> [Passage for review]:
════

The Moral Challenge of Post-War Planning

THE FUNDAMENTAL IDEAS OF DEMOCRACY

By DR. HARRY GIDEONSE, President, Brooklyn College

Delivered over CBS Network, September 15, 1942

Vital Speeches of the Day, Vol. IX, pp. 62-64.

DO you believe—as a New York editorial put it—that thinking about the post-war world and post-war planning is solemn guff by Professors on "How to cook your rabbit before you catch it"? Or do you agree with a Republican state platform in one of our Middle Western states, which I read last week, and which avoided all mention of post-war programs because the subject was declared to be premature until the war was over? Doesn't it seem strange that the same people who hold these views, refused to prepare for possible war until the war had come to us? And that these people have therefore apparently learned nothing from our recent experience about the need for preparedness, about the need for thinking through alternatives that may be open to us—or that may be forced upon us?

Our own history tells us that it is harder to prepare intelligently for peace than for war. This is no academic theory but a simple summary of our tragic national experience after the last war.

We managed to win the last war but in spite of the fact that we had a President and a majority in the Senate to back up our post-war plans of 1919, we lost the peace because a determined minority was better prepared for reaction and destruction than the majority which hadn't paid much attention to domestic politics while the war was being fought.

════

> [Written task 1]:
Put this sentence from the speech on post-war planning into Spanish: "Our own history tells us that it is harder to prepare intelligently for peace than for war."
> [Written task 2]:
Using the speech on post-war planning, decide whether each statement agrees with it. Give yes or no for each, with the deciding words quoted from the speech.
(a) The speech was delivered over the CBS Network.
(b) The Republican state platform the speaker read discussed post-war programs at length.
(c) The speaker says the United States lost the last war.
> [Written task 3]:
Carry the speech on post-war planning forward from the point where it stops, keeping the speaker's voice.

> [Information provided]:

════

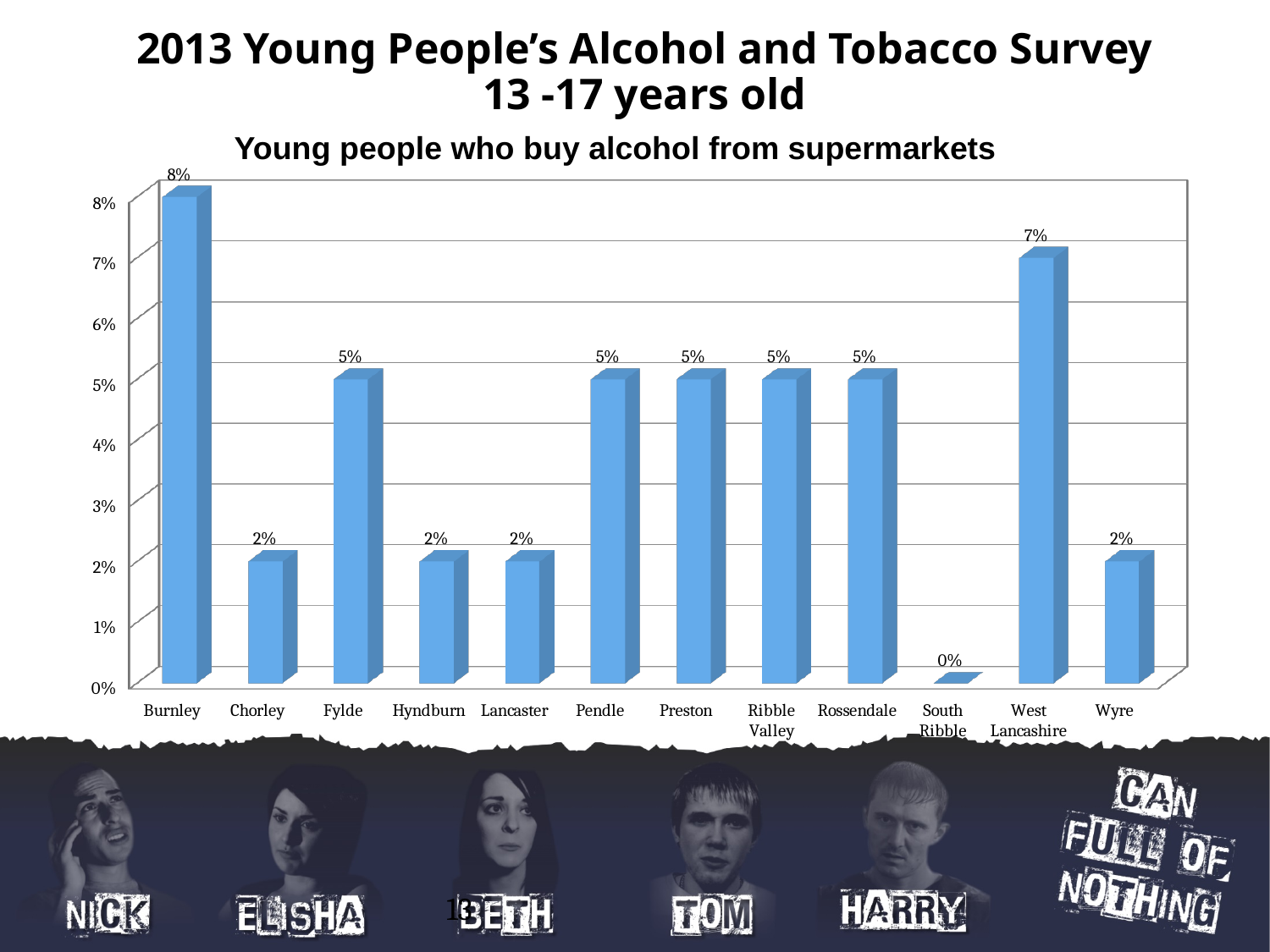
What is the difference between the values for Burnley and Chorley? 6% What kind of chart is this? Bar chart How many categories are shown on the x axis? 12 Which is larger, the value for Fylde or the value for Wyre? Fylde What is the value for Lancaster? 2% What is the value for Burnley? 8% Which category has the highest value? Burnley What is the difference between the values for West Lancashire and Pendle? 2% Which category has the lowest value? South Ribble What is the value for South Ribble? 0% What is the value for West Lancashire? 7% What is the title of the chart? Young people who buy alcohol from supermarkets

════

> [Reply 1]:
Nuestra propia historia nos dice que es más difícil prepararse inteligentemente para la paz que para la guerra.

> [Reply 2]:
(a) Yes: "Delivered over CBS Network, September 15, 1942"
(b) No: "avoided all mention of post-war programs because the subject was declared to be premature until the war was over"
(c) No: "We managed to win the last war"

> [Reply 3]:
It is a false picture of history to think of winning the war as one chapter, and of winning the peace as another, quite distinct and separate. History is a seamless web—there are no separate and watertight compartments of time. War and peace are interwoven from peace to war, and back again from war to peace. Our lend-lease legislation and our draft legislation—passed before we were attacked—made us a more formidable adversary when the attack finally came than we would have been if we had not developed our industries to support our later allies at an earlier stage, and had we made no preparations in advance. In the same way, the things we do now, while at war, will help to determine the framework of the post-war settlement that will follow our victory.

The present grew out of the past—it cannot even be understood without studying the past. The future will grow out of the present—and we can help to determine the future by the direction we give to the present. If we refuse to give thought to the future which may grow out of our present—either because of ulterior motives of a political sort or because of a thoroughly understandable pre-occupation with the immediate challenge of the enormous peril in which we find ourselves—then we are really deciding in favor of another type of post-war planning. That is to say: We are then in fact planning to leave the future to drift. Now drift has been tried in the past—and it has been found wanting. Drift has given us two world wars in twenty-five years. Drift will almost certainly repeat the pattern of the past—and a refusal to think about our long-run purposes is therefore really a proposal to have another world war when our present soldiers and sailors have sons old enough to be drafted.

It is true it may be politically dangerous for some people to discuss their post-war ideas—which is one reason why they would like to see all of us silent on the subject now. It is a far more important truth that it will be political dynamite for our entire civilization to trust to drift, ignoring all past experience.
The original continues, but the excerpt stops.